Until the incentive structure changes, the outcome won’t.

8. AI is Not the Disruption: It’s an Amplifier

AI is increasingly positioned as a transformative force in cyber security: either as a defensive breakthrough or an existential threat.

The reality, as usual, is more grounded.

The 2025/26 survey and surrounding commentary highlight AI as an emerging risk amplifier.

But AI is not fundamentally changing the problem space.

It is:

  • Increasing attack scale and automation
  • Improving social engineering quality
  • Lowering the barrier to entry for attackers

Which means:

AI doesn’t create new vulnerabilities.
It industrialises existing ones.

So if the underlying system remains unchanged, AI will simply make its weaknesses more visible, more frequent, and more costly.

While AI is increasing the speed and scale of attacks, its primary effect is to amplify existing weaknesses, particularly in detection and human-factor vulnerabilities, rather than fundamentally changing the structure of cyber risk.

9. The Sectoral Insight: Cyber is a System, Not a Capability

Across this Cyber Sectoral Analysis series, a consistent theme has been emerging: that cyber security cannot be understood in isolation.

It is not a function you “install” into an organisation. It is a property of the system as a whole.

The Breaches Survey reinforces that:

  • Organisations are individually rational but collectively vulnerable
  • Supply chains remain under-secured
  • Human factors dominate technical controls
  • Detection ≠ prevention ≠ resilience

This reframes the problem:

Cyber resilience is not about:

  • Tools
  • Controls
  • Compliance

It is about system design.

And until we design for resilience at the system level, improvements at the organisational level will remain partial and fragile.

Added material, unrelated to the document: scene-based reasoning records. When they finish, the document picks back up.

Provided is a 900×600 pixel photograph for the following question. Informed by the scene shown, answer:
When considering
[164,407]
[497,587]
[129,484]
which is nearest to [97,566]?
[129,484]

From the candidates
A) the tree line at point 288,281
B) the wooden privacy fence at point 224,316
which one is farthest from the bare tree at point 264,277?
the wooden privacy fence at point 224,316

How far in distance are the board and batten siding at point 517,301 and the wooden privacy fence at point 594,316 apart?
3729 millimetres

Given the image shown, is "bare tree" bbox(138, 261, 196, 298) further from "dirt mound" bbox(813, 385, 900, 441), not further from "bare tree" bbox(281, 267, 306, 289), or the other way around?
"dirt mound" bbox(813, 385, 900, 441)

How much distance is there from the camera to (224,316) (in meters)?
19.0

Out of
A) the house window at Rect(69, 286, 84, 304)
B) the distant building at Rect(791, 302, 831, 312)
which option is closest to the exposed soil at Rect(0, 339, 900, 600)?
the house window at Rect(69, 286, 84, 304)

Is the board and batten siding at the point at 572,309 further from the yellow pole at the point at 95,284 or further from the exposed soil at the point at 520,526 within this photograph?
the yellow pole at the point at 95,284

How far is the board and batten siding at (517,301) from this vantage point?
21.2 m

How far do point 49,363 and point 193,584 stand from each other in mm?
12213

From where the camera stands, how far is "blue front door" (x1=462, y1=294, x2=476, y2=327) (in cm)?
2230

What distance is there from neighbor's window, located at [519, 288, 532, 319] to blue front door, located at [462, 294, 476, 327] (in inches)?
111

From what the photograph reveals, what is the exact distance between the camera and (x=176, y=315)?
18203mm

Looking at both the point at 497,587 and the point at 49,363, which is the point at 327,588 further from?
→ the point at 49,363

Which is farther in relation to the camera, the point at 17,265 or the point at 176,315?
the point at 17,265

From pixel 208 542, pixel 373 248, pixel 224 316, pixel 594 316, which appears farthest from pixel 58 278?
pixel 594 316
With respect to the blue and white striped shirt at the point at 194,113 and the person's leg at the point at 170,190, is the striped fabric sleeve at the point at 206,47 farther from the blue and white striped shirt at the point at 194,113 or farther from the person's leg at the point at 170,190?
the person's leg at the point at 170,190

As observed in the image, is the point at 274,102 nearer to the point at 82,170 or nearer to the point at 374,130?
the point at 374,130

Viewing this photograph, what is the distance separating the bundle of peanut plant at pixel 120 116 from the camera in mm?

10. What This Means for the UK Cyber Ecosystem

If you step back from the individual data points, a broader picture of the UK cyber ecosystem comes into focus.

And it is one defined less by failure, and more by incomplete transformation.

From a sectoral perspective, three implications stand out:

10.1 The “Long Tail” Problem Persists

Hundreds of thousands of SMEs remain:

  • Under-protected
  • Under-trained
  • Under-incentivised

Yet they are deeply embedded in national supply chains.

This is not an edge case: it is the core structural risk.

10.2 Resilience is Becoming the Core Metric

The question is shifting from:

“Can we prevent breaches?”

to:

“Can we absorb and recover from them?”

This aligns directly with:

  • NCSC resilience framing
  • Emerging UK cyber policy direction
  • The growing emphasis on testing and assurance

Which suggests a transition from security as protection to security as adaptation.

10.3 Measurement is Still Weak

Finally, and perhaps most critically, we are still operating with limited visibility.

We still lack:

  • Reliable detection baselines
  • Consistent reporting
  • Clear economic impact models

Which means:

We are optimising a system we cannot fully observe.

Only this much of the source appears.